Look at that hog! This deer ties for 1st Place for biggest bodied whitetail we have seen on camera. He's just a tad bigger than the 200" buck we killed in 2017. This buck is old. I wish I would have gotten a picture of this buck a few weeks later in the rut when he would have been even more swollen, but one of my hunters accidentally broke my cameras on this farm. So, I am left to assume he only looked bigger, which is a true feat. This buck was on the same farm as the 200" Ghost buck mentioned above. Yet, this deer lived on this farm. I had picture after picture of him in September and October. He was always there, and it was always at night. I didn't get my first daylight pic of him until October 21st, and it was a blur due to fog on the lens of the camera. He was always moving to & from on our cameras. I knew where he was going or coming from... one end of my little chunk of timber to the other side, then back again. This buck made his rounds consistently. This buck was my #1 target buck just because of his age and size. Mind you, I didn't know the 200" was even around yet alone alive.

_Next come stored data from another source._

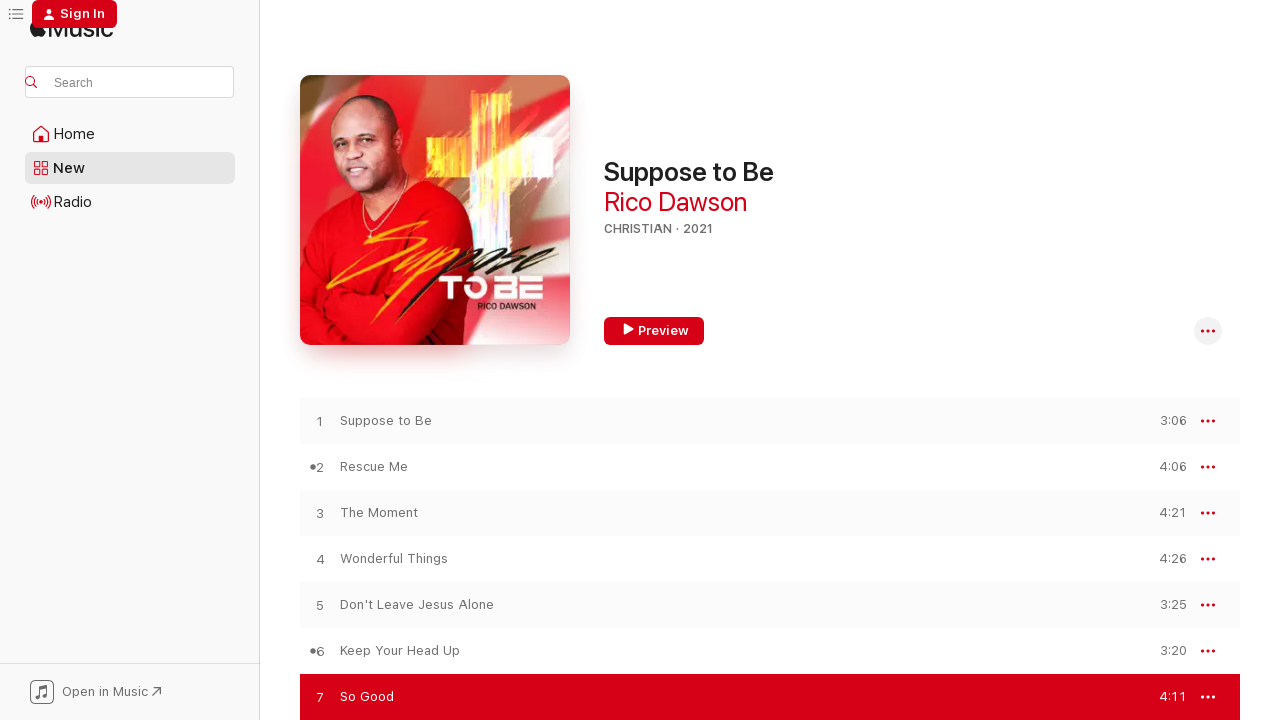

--- FILE ---
content_type: application/javascript
request_url: https://music.apple.com/assets/MoveLibraryPinIntentController~aad2eca523.js
body_size: -353
content:
import{H as o,h as a}from"./index~6e0087c8df.js";import{c as i,m as s}from"./libraryPinsAPI~adfeacf8d3.js";const p={$intentKind:o.Name,async perform(t,n){const{itemId:e}=t;try{const r=await i(e,t.after,n);return{pins:await s(r,n),status:a.SUCCESS}}catch(r){throw new Error(`an error occurred at MoveLibraryPinIntentController: ${r}`)}}};export{p as MoveLibraryPinIntentController};

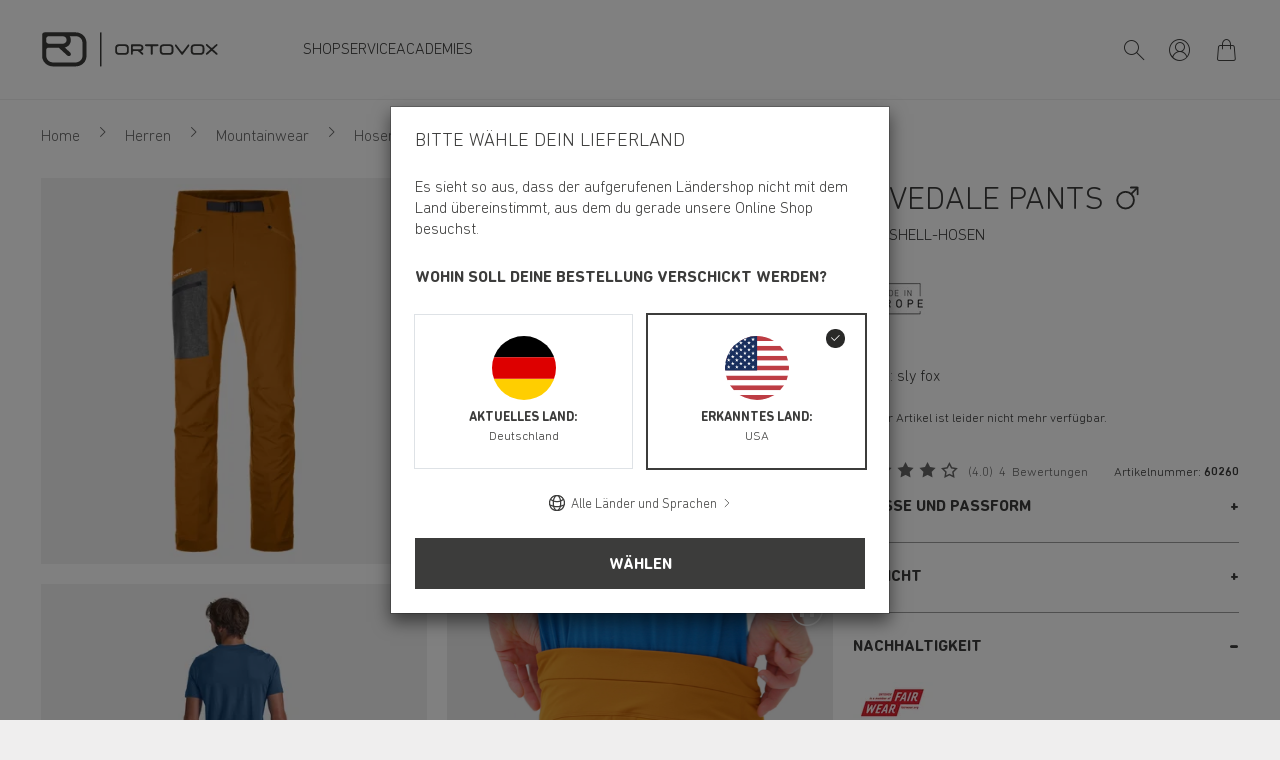

--- FILE ---
content_type: application/javascript
request_url: https://www.ortovox.com/static/debug/1.7891f8d3fbd139eeba0c.js
body_size: 134
content:
(window.webpackJsonp=window.webpackJsonp||[]).push([[1],{728:function(n,w){}}]);
//# sourceMappingURL=1.7891f8d3fbd139eeba0c.js.map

This buck came into the area of my hunter with a couple of does on their first morning, but because I failed at getting the stand in the right spot, the does picked him up, and they took him away. We should have killed him. We never saw him the rest of the year. He might have been one of the bucks we saw during late muzzleloader season, but we couldn't confirm due to distance. This deer was very mobile in his core area. I caught him on all of my cameras. Unfortunately, it was always at night. His frequency of travel is what made me believe he was killable, and yes, he was.


The short-tined 10 buck was much more visible, and I compare that to a macho person making rounds socially to keep his clout at a superior level. He was very involved and always with deer. This was the polar opposite from the 200" Ghost buck who was docile, a loner, and hardly moved. I actually think the short-tined 10 buck was much more dominant and kept that 200" Ghost buck away in the summer months into the fall months. It's possible. These two super mature bucks were in the same area, but they acted much differently. Aside from luck, I could only pursue the short-tined 10 buck, even if I would have known the 200" buck was around. As a guy strictly focused on maturity, I'd have to hunt the bird in the hand versus the buck in the bush, the short-tined 10. His behavior was much more telling of him. The 200" Ghost was a ghost in all forms of the word.


Mr. Winke went into detail on how he hunted each of the bucks. Bill also has 1200+ acres to hunt in one continuous tract. This is uniquely different from us being all spread out across southern Iowa. Our strategy really favors the pre-rut and rut craze. I'm lucky enough to do what Bill can't do, be in two places at once. So, my hunting strategy is much simpler in nature than his because he has to really calculate which stand to hunt. We just hunt. Yet, each of these mature deer known in our areas of 2019 taught us a lot about themselves. We will try and utilize such knowledge as we work on our strategy for these farms in 2020 and our other farms and target deer. Time will tell if it works!

We hope you all are surviving the social distancing trend. It sure is fun! Ha! Blessings from us in Iowa to all of you.